C'eût été sans importance et éthiquement impossible d'être le président d'une commission établie pour enquêter sur les accusations du régime stalinien à l'endroit de Trotsky si ce dernier était, par l'authentique nature de sa vie politique, un criminel moral. Bien qu'il était en désaccord avec la vision marxiste du monde, Dewey comprenait très bien que des questions de grands principes étaient en jeu dans la défense de la réputation de Trotsky, c'est-à-dire de son «honneur révolutionnaire», contre des accusations fausses et sans fondement. Une telle finesse morale, sans mentionner son intégrité personnelle, est très loin de l'horizon intellectuel de M. Dalrymple.

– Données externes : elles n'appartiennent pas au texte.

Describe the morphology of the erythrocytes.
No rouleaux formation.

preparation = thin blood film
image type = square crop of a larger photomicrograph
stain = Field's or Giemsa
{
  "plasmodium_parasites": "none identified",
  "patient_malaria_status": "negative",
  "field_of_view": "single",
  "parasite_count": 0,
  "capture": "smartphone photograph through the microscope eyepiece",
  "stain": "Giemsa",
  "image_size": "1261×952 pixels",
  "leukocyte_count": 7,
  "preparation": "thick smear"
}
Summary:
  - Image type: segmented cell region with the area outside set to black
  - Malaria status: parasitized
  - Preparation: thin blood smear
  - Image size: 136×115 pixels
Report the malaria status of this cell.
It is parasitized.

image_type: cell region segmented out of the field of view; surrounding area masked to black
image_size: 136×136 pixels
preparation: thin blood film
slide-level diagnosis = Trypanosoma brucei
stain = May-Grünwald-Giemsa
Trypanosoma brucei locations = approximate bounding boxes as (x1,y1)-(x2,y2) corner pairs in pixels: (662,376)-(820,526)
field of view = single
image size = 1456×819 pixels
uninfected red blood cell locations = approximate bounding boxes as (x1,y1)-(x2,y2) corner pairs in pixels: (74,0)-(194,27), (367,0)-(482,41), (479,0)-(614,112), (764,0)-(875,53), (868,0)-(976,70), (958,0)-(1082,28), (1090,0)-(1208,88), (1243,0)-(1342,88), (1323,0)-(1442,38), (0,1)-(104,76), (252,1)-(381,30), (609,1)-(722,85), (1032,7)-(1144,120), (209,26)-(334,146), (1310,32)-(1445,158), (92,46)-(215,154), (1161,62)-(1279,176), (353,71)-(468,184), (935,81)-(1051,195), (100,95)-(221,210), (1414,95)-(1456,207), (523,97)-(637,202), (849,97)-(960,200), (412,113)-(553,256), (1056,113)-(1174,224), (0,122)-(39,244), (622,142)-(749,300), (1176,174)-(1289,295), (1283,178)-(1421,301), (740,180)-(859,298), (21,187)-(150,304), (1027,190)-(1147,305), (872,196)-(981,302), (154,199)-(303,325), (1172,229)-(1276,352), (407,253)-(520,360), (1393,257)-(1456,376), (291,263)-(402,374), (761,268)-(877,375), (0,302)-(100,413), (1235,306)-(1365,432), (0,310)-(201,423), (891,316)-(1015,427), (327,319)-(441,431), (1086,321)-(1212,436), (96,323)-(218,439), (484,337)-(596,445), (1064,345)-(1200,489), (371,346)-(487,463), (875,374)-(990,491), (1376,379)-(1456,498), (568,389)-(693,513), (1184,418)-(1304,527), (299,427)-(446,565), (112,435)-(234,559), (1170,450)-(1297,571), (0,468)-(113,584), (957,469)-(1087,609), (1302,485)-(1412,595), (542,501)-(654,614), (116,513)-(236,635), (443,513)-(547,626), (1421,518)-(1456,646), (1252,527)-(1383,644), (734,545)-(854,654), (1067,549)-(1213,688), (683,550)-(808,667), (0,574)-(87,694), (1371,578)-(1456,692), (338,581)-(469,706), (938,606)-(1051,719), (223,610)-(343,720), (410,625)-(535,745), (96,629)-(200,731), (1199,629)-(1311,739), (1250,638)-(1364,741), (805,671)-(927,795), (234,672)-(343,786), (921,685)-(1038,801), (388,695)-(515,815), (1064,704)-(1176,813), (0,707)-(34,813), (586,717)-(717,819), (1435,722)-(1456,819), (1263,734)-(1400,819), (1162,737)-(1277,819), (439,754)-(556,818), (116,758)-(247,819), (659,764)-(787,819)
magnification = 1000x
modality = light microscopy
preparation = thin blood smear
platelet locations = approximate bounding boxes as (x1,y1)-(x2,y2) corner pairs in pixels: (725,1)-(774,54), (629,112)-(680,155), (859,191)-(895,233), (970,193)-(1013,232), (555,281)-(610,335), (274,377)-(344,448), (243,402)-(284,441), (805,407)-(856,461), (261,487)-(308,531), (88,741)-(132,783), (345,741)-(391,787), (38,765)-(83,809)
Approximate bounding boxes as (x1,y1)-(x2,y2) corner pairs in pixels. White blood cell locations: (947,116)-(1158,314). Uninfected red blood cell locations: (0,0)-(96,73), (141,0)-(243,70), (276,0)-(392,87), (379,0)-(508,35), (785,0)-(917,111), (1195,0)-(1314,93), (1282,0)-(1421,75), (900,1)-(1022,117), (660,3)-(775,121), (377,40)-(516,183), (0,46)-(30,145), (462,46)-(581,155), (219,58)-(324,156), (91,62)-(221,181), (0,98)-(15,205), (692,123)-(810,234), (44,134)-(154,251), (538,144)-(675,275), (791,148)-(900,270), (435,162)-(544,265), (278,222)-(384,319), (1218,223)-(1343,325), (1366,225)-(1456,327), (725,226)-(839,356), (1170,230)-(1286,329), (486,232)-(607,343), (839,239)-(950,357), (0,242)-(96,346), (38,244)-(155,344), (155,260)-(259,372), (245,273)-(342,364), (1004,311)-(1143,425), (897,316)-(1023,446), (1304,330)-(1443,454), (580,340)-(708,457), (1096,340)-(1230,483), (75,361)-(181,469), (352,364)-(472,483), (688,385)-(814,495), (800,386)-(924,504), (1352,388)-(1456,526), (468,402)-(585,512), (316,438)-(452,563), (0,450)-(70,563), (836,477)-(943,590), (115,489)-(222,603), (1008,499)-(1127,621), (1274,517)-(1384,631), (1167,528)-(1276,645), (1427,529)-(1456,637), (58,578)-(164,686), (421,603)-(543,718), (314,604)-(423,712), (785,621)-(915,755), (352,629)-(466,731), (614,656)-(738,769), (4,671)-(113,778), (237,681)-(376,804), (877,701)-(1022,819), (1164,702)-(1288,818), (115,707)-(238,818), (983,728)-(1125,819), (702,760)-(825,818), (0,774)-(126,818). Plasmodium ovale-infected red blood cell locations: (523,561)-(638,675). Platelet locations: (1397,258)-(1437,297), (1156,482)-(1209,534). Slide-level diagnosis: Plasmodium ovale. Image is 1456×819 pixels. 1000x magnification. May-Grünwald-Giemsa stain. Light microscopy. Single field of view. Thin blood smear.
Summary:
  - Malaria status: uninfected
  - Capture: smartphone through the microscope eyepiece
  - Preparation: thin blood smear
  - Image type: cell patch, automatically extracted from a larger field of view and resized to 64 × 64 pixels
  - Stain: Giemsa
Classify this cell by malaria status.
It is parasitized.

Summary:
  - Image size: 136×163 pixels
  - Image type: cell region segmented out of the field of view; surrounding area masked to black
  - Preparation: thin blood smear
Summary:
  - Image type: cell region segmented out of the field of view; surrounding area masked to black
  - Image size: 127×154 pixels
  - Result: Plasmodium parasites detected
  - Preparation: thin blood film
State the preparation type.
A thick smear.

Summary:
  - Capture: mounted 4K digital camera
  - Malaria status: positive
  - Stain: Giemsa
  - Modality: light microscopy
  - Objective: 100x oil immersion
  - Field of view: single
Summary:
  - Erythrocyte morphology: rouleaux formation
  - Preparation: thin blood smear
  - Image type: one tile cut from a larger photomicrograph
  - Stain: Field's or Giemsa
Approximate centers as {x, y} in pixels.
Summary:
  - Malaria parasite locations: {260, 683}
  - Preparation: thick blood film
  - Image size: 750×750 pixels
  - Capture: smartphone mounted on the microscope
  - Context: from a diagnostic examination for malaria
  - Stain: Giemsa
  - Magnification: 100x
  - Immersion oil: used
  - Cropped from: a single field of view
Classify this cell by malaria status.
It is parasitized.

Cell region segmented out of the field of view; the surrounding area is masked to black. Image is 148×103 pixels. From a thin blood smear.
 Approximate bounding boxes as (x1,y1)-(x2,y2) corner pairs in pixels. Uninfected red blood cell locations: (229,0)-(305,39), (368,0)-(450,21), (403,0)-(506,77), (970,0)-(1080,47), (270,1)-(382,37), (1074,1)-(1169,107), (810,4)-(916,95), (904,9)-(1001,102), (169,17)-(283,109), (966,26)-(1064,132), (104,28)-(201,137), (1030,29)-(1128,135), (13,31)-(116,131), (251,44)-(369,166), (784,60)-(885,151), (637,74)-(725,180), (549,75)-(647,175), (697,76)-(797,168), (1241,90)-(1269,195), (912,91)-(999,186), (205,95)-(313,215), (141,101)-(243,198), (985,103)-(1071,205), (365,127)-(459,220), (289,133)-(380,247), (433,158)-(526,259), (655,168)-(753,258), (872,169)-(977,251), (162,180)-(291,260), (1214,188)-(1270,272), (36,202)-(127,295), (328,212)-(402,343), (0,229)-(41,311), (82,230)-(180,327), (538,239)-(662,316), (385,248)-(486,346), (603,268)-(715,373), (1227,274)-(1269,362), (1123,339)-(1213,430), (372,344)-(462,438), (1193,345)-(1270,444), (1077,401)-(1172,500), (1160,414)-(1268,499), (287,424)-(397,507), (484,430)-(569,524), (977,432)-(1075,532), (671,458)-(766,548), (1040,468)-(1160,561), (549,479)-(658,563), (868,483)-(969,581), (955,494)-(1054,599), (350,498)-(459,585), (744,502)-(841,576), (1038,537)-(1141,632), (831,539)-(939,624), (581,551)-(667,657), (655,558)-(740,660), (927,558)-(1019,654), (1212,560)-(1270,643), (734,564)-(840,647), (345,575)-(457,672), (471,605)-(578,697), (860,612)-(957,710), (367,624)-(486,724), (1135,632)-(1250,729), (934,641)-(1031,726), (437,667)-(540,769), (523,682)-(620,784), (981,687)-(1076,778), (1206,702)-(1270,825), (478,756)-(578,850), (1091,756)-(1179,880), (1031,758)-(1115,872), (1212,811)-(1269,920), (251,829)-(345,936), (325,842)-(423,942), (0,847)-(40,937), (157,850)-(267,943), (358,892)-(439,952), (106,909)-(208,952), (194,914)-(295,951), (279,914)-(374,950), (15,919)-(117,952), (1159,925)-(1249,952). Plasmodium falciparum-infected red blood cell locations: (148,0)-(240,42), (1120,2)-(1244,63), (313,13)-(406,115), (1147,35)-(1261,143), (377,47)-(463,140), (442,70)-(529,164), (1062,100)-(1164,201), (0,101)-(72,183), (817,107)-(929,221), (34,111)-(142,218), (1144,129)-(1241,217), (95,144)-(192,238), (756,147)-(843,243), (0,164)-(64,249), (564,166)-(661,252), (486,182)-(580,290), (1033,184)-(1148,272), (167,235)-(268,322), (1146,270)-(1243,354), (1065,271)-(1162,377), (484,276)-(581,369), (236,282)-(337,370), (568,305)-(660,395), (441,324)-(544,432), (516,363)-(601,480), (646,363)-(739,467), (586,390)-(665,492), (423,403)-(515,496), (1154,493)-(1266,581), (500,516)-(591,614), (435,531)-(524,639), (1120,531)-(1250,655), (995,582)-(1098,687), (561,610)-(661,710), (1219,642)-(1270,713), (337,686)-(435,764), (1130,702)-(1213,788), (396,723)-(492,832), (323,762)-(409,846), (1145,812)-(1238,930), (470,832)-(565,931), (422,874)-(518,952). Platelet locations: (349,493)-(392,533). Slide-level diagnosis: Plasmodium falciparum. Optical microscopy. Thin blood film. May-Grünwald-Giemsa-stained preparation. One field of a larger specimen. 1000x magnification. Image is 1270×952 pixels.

Finalement, le journaliste oublie de nous dire qui, parmi les leaders de la bourgeoisie d'alors ou d'aujourd'hui, il désigne comme modèle de moralité. Peut-être Winston Churchill, qui a envoyé des dizaines de milliers de jeunes se faire tuer pendant la Première Guerre mondiale et qui a sanctionné l'utilisation de gaz toxiques contre les insurgés irakiens dans les années 1920? Ou le Président Harry Truman, qui a donné l'ordre pour le lancement de deux bombes atomiques il y a 60 ans sur les villes sans défenses d'Hiroshima et de Nagasaki, éliminant près de 200 000 vies humaines? Ou, de façon plus contemporaine, le premier ministre Tony Blair, recourant à des mensonges éhontés, pour conduire son pays dans une guerre qui a coûté la vie de dizaines de milliers de personnes?

Nous attendons, sans être trop impatient, la réponse de M. Dalrymple.

Notes:

1. Comment vaincre le fascisme (Éditions de la Passion, 1993) p. 230.

2. Selected Writings, Volume 2, 1927-1934 (Cambridge, MA: Harvard University Press, 2001), p. 477.

3. Great Lives Observed: Trotsky (Englewood Cliffs, NJ: Prentice-Hall, 1973), p. 1.